The provisions of section VII of CPR 45, incorporating CPR 45.41 to CPR 45.44, were not entirely Aarhus-compliant since a decision had been taken to limit Aarhus costs protection to judicial review claims, thus excluding statutory appeals against environmental decision: Venn v Secretary of State for Communities and Local Government [2014] EWCA Civ 1539; [2014] PLSCS 332 applied. In its responses to consultation on the provisions, the government had expressed a concern that the new costs protection rules should not undermine legal certainty and promote satellite litigation, thereby increasing the potential for delay in the challenge process. Against that background, it was not appropriate to infer a limitation excluding “public authorities, as defined in the Aarhus Convention, from those claimants who could benefit from costs protection under para 5.1(b) of Practice Direction 45 in an Aarhus Convention case. To infer such a limitation would do that which the government had sought to avoid, namely to undermine legal certainty and promote satellite litigation, so increasing the potential for delay in the challenge process. Moreover, CPR 45.43 expressly provided that the Practice Direction could prescribe a different amount for the costs cap according to the nature of the claimant. Accordingly, if it was considered that a higher figure would not be prohibitively expensive for local authority claimants in general, or for particular kinds of local authority, then the Practice Direction could prescribe such higher figure.

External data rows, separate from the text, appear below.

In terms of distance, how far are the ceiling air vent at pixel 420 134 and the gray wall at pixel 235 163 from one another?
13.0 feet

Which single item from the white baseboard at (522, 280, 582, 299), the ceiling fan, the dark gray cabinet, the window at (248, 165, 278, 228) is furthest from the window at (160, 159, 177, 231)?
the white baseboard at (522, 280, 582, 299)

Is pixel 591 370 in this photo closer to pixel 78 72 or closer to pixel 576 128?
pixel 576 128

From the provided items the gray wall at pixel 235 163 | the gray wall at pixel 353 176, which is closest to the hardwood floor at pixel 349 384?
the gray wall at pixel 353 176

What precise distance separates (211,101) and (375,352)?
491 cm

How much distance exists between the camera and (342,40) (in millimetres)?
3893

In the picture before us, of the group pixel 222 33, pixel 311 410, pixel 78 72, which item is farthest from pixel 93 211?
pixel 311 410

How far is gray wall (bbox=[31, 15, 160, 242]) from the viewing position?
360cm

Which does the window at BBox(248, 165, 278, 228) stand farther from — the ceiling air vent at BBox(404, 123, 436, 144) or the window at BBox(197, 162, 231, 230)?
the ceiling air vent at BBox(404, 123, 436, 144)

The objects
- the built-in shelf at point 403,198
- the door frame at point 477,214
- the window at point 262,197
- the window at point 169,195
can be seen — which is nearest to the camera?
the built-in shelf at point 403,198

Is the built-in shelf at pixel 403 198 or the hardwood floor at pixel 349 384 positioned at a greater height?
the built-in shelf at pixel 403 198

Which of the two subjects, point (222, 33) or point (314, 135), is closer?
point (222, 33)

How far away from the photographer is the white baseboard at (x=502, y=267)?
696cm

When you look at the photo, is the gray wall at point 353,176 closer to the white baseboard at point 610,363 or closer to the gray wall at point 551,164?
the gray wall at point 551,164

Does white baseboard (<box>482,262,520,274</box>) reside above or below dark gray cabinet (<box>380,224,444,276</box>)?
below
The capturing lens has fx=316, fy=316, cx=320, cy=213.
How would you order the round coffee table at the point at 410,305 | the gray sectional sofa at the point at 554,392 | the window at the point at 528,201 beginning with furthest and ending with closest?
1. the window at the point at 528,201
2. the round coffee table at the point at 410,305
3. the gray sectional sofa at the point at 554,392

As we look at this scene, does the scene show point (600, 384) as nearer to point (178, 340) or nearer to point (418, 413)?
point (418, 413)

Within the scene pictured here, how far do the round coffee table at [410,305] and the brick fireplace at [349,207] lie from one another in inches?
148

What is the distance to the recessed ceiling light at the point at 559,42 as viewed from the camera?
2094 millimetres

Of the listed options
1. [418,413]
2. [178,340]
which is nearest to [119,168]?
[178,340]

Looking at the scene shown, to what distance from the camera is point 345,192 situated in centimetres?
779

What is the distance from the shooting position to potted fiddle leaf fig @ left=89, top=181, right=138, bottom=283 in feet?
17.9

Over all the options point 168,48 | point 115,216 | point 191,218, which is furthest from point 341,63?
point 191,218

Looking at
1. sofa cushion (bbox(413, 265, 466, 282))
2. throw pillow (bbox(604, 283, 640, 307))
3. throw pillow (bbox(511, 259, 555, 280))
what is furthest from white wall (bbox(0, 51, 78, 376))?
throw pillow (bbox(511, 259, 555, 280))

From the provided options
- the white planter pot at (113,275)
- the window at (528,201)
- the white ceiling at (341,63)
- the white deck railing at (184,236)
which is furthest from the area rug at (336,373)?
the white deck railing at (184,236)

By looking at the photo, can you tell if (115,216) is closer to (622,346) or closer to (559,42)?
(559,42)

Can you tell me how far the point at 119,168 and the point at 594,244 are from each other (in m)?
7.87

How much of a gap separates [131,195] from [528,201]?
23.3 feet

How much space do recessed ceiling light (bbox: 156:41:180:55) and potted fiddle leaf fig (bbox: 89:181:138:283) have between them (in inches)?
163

The provisions of section VII of Part 45 of the CPR and Practice Direction 45 were clear and it was neither necessary nor appropriate to refer to the Aarhus Convention in order to place a gloss upon the ordinary and natural meaning of the word “claimant” in Practice Direction 45. Practice Direction 45 meant what it said. Any potentially bizarre consequences that might flow from giving the word “claimant” its ordinary and natural meaning were more theoretical than real. In the great majority of cases, central government would be the defendant, not the claimant, in any environmental challenge. Moreover, given the deliberately broad definition of “public authority” in Article 2(2) of the Aarhus Convention, no less bizarre consequences might result from denying costs protection to all “public authority” claimants who sought to challenge, on behalf of their local inhabitants, major environmental decisions taken by central government.
Charles Banner (instructed by Nabarro LLP) appeared for the second appellant; James Maurici QC and Jacqueline Lean (instructed by the Treasury Solicitor) appeared for the respondent; the first appellant did not appear and was not represented.